The short answer is no.
Divorce Can Be Obtained Unilaterally
Under Canadian law, there is no requirement that both spouses must agree to divorce before it can happen. So, your ex does not need your participation to legally divorce you.
As long as he or she files the correct documents with the court, and provides you with the required notice, the divorce can go forward, even against your will.
This means none of the following actions/inactions will stop a divorce from happening:
- Refusing to move out of the matrimonial home you shared with your ex
- Failing to respond to divorce papers that have been filed and served on you by your ex
- Failing to file your own response to your ex’s divorce materials
- Not showing up for a court hearing in your divorce litigation
How Can My Ex Get A Divorce Without Me?
Under Canadian law, there is a simple threshold for when a divorce can be obtained. Your ex needs to show that there has been a “breakdown of the marriage,” which involves three possible grounds:
- Separation (with no fault attributed). This means you and your ex have been separated from each other for at least one full year.
- Adultery. This requires your ex to prove that you have committed adultery since your wedding.
- Cruelty. This requires your ex to prove that since your wedding, you have treated him or her with “physical or mental cruelty of such a kind as to render intolerable” your continued cohabitation.
Most people will select the first option and go through a one-year separation.
Do I Have Any Options?
Even though you can’t stop an unwanted divorce, there are some things that you can do to try to make the marriage work. If your ex is willing to go, you can try marriage counselling.

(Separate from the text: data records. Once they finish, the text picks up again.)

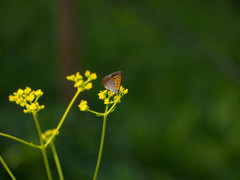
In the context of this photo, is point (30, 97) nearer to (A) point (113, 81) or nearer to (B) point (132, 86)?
(A) point (113, 81)

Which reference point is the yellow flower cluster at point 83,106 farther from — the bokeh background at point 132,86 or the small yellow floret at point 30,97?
the bokeh background at point 132,86

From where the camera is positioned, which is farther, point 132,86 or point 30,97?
point 132,86

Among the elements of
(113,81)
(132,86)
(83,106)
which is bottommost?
(83,106)

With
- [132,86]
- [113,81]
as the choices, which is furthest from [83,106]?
[132,86]

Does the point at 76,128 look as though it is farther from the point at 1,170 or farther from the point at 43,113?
the point at 1,170

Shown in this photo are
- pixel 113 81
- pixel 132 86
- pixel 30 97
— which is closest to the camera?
pixel 30 97

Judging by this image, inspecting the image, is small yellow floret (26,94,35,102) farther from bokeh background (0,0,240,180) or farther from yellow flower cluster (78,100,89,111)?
bokeh background (0,0,240,180)

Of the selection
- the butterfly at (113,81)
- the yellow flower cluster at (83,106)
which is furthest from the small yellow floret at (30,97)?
the butterfly at (113,81)

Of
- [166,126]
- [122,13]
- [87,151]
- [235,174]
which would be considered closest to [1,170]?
[87,151]
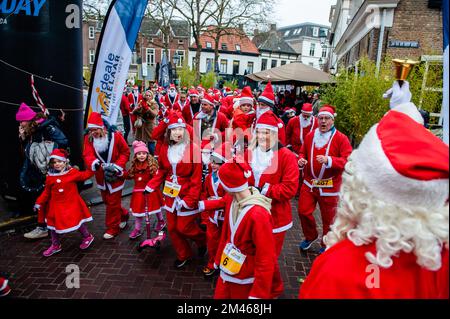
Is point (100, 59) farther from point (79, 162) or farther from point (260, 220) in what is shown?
point (260, 220)

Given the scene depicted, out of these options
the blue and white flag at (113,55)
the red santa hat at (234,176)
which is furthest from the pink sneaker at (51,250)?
the red santa hat at (234,176)

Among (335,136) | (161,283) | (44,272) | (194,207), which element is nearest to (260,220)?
(194,207)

If those efforts fail, then it is best for all parties to try and work towards an amicable divorce.
Why Should I Cooperate?
If your ex is determined to go ahead with a divorce against your wishes, your next-best option is to optimize the outcome of the divorce for yourself. This can include:
- Negotiating a separation agreement with your ex, ideally with the help of an experienced family lawyer
- Familiarizing yourself with the upcoming divorce process, and hiring a lawyer as soon as possible to help you with the steps in the litigation
- Participating in formal mediation and other alternative dispute resolution methods with him or her
Remember, your ex will get a divorce order, but if you are constantly fighting and delaying the process, the outcome of the divorce will likely suit his or her wants and needs.